All das bedeutet nicht, dass die Bills plötzlich schlecht sind. Es unterstreicht eher vor allem einmal mehr, dass die kleine Sample Size der ersten Saisonwochen umso mehr Vorsicht erfordert. Die Bills sind gut, aber sie wandeln noch immer auf einem schmalen Grat.

9. Muss man sich um die Chiefs-Offense Sorgen machen?

Die Lektion aus dem Chiefs-Broncos-Spiel ist relativ simpel: Wenn man die Chiefs-Offense nicht einmal herausfordert, hat man keine Chance. Ein Pick Six, ein Return-Touchdown, ein komplett vermasselter Flea Flicker, der zum Turnover führte - Denver grub sich selbst so viele Löcher, dass selbst der eigene funktionierende Pass-Rush hier nicht ausreichte.

Dann kann man gegen Kansas City schlicht nicht bestehen. Denvers Passspiel sah dabei auch häufiger äußerst wacklig aus. Lock - der über die zweite Saisonhälfte noch sehr viel zeigen muss, um Denver von den Quarterbacks im kommenden Draft abzuhalten - warf eine üble Interception zu Sorensen, verfehlte tief mehrfach seine Targets. So konnten die Broncos dann auch selbst mit der eigenen Offense keinen Druck aufbauen, um Kansas Citys Offense mal aus der Reserve zu locken.

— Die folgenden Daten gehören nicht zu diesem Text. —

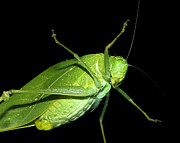 To An Insect Pretty Katydid Print by Tracie Kaska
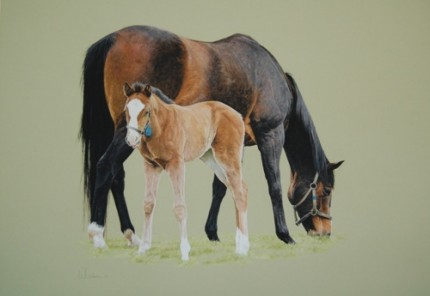 Mare and foal, Pastel on mountboard, 35cm x 33cm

Trotzdem geht man auch aus dieser Partie wieder mit einigem Zähneknirschen was die Chiefs-Offense betrifft. Denn während Kansas City am Montag gegen Buffalo offensiv eben "genug" machte, indem man die Einladung für das eigene Run Game mit ausreichender Effizienz annahm, konnte man gegen Denver nicht einmal das sagen. Die Chiefs liefen den Ball lange nur sehr vereinzelt gut und auch Mahomes wirkte für seine Verhältnisse ziemlich inkonstant.

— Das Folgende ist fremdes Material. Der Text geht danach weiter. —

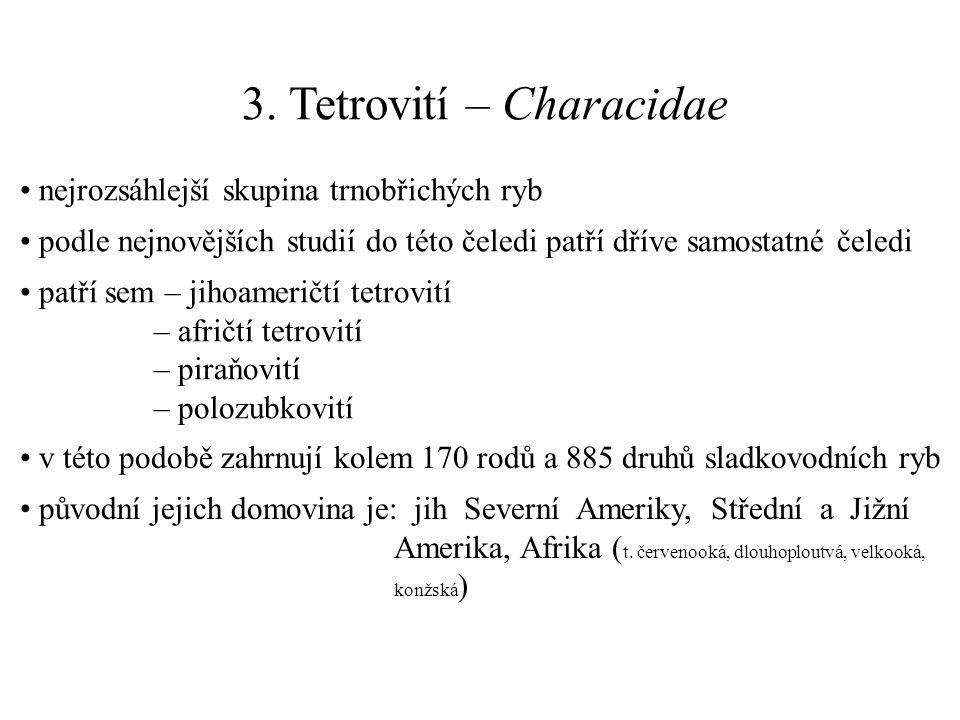 3. Tetrovití – Characidae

Hier passt die Metapher vom allseits bekannten guten Pferd, das nur so hoch springt, wie es muss. Aber wir haben von den Chiefs zu häufig jetzt dieses Jahr schon offensiv träge Auftritte gesehen - und die Probleme in Pass-Protection bleiben ein Thema, das sich wie ein roter Faden durch die Saison zieht. Können Mahomes und Co. dann tatsächlich auf Knopfdruck wieder hochfahren, wenn es Richtung Januar geht?

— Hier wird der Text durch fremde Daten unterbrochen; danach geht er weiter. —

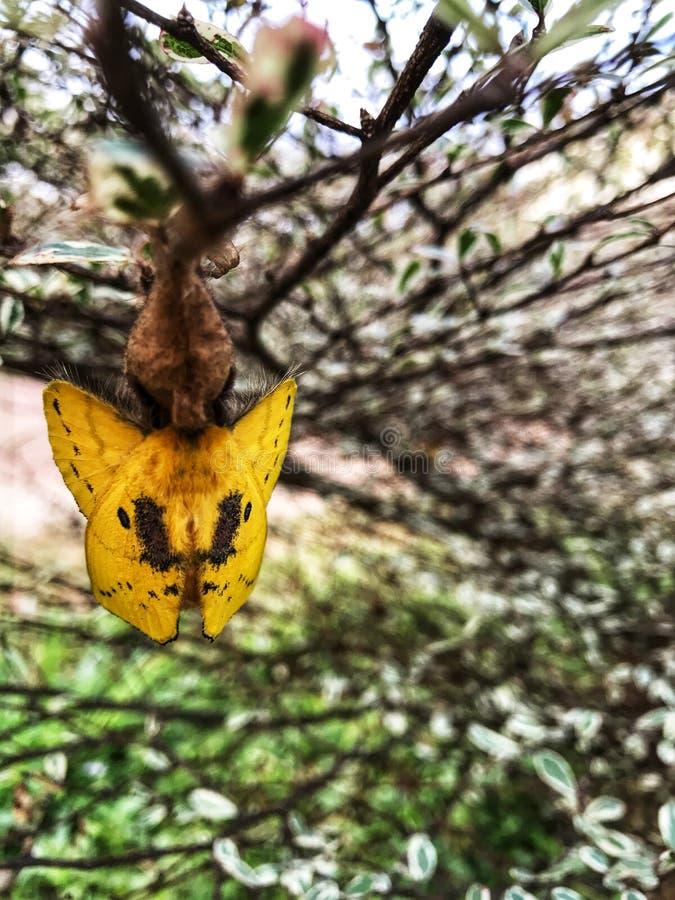 Żółty motyl jest wokoło opuszczać pupa zdjęcia stock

10. Washington, Saints und der Rest aus dem Notizblock

  • Kein Michael Thomas, kein Emmanuel Sanders - wie würde sich die Saints-Offense präsentieren? Teilweise, wie es zu erwarten war: Es war die Alvin-Kamara-Show, Brees warf keinen Pass tiefer als 19 Yards, aber war extrem präzise innerhalb von 15 Yards. Und es war das unerwartete Breakout-Spiel von Marquez Callaway. Gleichzeitig Sorgen bereitet die Defense, die noch immer viel zu viel zulässt. Auch gegen Carolina gab es einen Coverage-Bust zwischen den beiden tiefen Safeties, der zu einem langen Touchdown führte.
  • Antonio Gibson ist der mit Abstand talentierteste Running Back in Washington, und das scheint inzwischen auch die Team-interne Sichtweise zu sein. Gibson hatte mehrere Big Plays als Runner gegen Dallas - nach wie vor aber ist es verwunderlich, dass Washington ihn bislang nicht konstanter und vielseitiger ins Passspiel einbinden kann.
  • Bei den Jets hat Adam Gase die Play-Calling-Verantwortung aufgegeben - und Dowell Loggains hatte zumindest einige Phasen, in denen die Offense merklich besser lief. Mit mehr Motion, mit kleinen Erfolgen im Run Game. Das reichte schon, um in Ansätzen zu erkennen, wie wenig Adam Gase der Offense bislang gegeben hat. Nach der Halbzeitpause war Gang Green dann einmal mehr komplett abgemeldet.
  • Die Lions spielten Atlanta viel zu sehr in die Karten. Die Run-Defense der Falcons ist tatsächlich nicht so schlecht - die Secondary und die Pass-Defense dagegen desolat. Dennoch blieb Detroit viel zu lange beim Early Run Game (20 Runs bei First und Second Down für -0,2 Expected Points Added pro Play), statt Matt Stafford die Arbeit zu erleichtern (25 Pässe bei First und Second Down für 0,36 Expected Points Added pro Pass). Und der Großteil dieser Runs ging dann auch noch an Adrian Peterson, der nicht nur merklich ineffizienter war als D'Andre Swift, sondern auch nicht ansatzweise dessen Receiving-Potenzial hat. Dass Detroit dennoch gewann - nun, dafür gebührt der Dank letztlich Todd Gurley.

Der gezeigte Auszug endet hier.